*À faire*.
1) Recopiez le passage de la présentation du film qui commence par « De quoi ça parle » et se poursuit jusqu'à « de vie décent. ».
2) Écrivez la suite de la présentation du film à partir de l'endroit où elle s'arrête.

*Extrait*.
········

De quoi ça parle ?
Des arcanes de la politique nationale et locale, et du combat d’une femme politique et de son bras droit pour faire valider un important plan d’urbanisme, essentiel pour donner à des habitants défavorisés un cadre de vie décent.
Clémence (Isabelle Huppert) est maire d’une ville de banlieue parisienne. Elle finit son second mandat et s’apprête à laisser sa première adjointe lui succéder. Mais avant cela, elle aimerait tenir la promesse faite à ses concitoyens les plus défavorisés : redynamiser la cité HLM de la ville, vétuste et presque insalubre, à l’aide d’un important plan d’urbanisme, intégré au projet du “Grand Paris”. Le moment est idéal : le Premier Ministre, issu de la même majorité politique qu’elle, doit prochainement réaliser un arbitrage entre les différents projets qui ont été soumis dans le cadre de la réhabilitation des villes de banlieue. Le leader du projet, Jérôme Narvaux, avec qui elle entretient des liens cordiaux, semble enclin à appuyer son dossier, qui pourrait rapporter au quartier une soixantaine de millions d’euros. Mais quelques jours avant l’annonce, l’homme rechigne à l’aider, à cause d’un groupe de locataires réfractaires qui refusent de payer leurs charges tant que les locaux ne sont pas rénovés. Clémence réussit à négocier un deal avec Narvaux : si elle parvient à récupérer la plus grande partie des sommes dues et à calmer les habitants, il doit s’engager à appuyer son dossier auprès du Premier Ministre. Dans le cas contraire, le projet sera définitivement abandonné au profit d’une autre ville.
Avec son bagout et l’aide de son précieux directeur de cabinet, Yazid (Reda Kateb), Clémence réussit à convaincre une partie de ses concitoyens, mais plusieurs personnes intéressées par le projet font tout pour lui mettre des bâtons dans les roues. Par ailleurs, Narvaux ne tarde pas à faire volte-face et lui annoncer le rejet définitif de son projet. En échange, il lui laisse espérer un poste de ministre. Encore de belles promesses, des paroles qui n’engagent que ceux qui les reçoivent. Mais suffisantes pour faire douter cette femme politique et infléchir son engagement.
En revanche, Yazid, qui a grandi dans ces quartiers et veut encore croire au bien-fondé de son action, décide de mener le combat de son côté. L’une, qui se débat au niveau des hautes sphères du pouvoir et des appareils politiques, et l’autre, sur le terrain, vont-ils réussir à tenir la promesse faite aux électeurs? Vont-ils sortir indemnes de cette histoire? Réponse au terme de ce film passionnant.
Pourquoi on vote “pour” ?

········

*Données*.
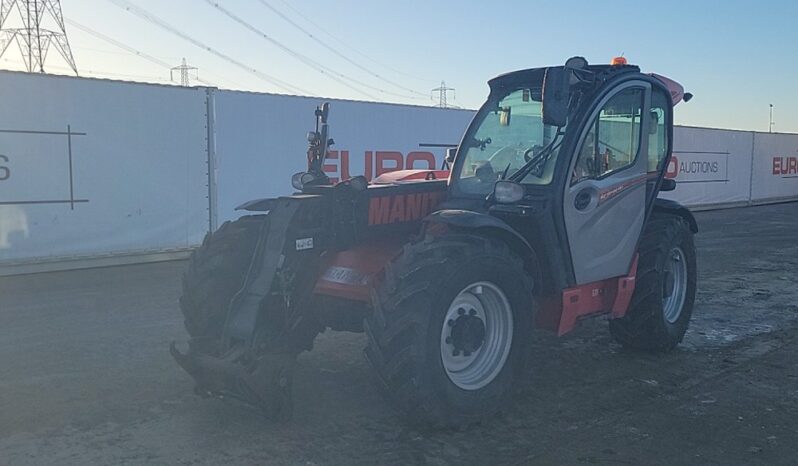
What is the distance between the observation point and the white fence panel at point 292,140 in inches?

········

*Corrigés*.
1)
De quoi ça parle ?
Des arcanes de la politique nationale et locale, et du combat d’une femme politique et de son bras droit pour faire valider un important plan d’urbanisme, essentiel pour donner à des habitants défavorisés un cadre de vie décent.

2)
Parce que le film de Thomas Kruithof est construit comme un thriller. Un thriller particulier, certes, qui pour une fois ne tourne pas autour d’intrigues criminelles, de flics, de voyous ou d’espions, mais plutôt autour de petites magouilles politiques, d’une certaine détresse sociale et de suspense immobilier, et qui s’avère prenant, haletant et subtilement noir. On retrouve un peu du climat oppressant de La Mécanique de l’ombre, également signé par le même cinéaste, qui nous entraînait au coeur d’un complot politique et des services secrets. Mais on pense aussi beaucoup à l’ambiance de la série Baron Noir, de Zouad Doueri, qui plongeait les spectateurs dans les méandres de la vie politique française, entre joutes électorales, compromis entre familles politiques, luttes intestines pour le contrôle du parti, travail infatigable des conseillers occultes et affaires à régler de façon plus ou moins légale. Mais ici, tout se joue à plus petit niveau, celui des élus locaux.
Thomas Kruithof décrit lui aussi les différentes strates qui composent le paysage politique.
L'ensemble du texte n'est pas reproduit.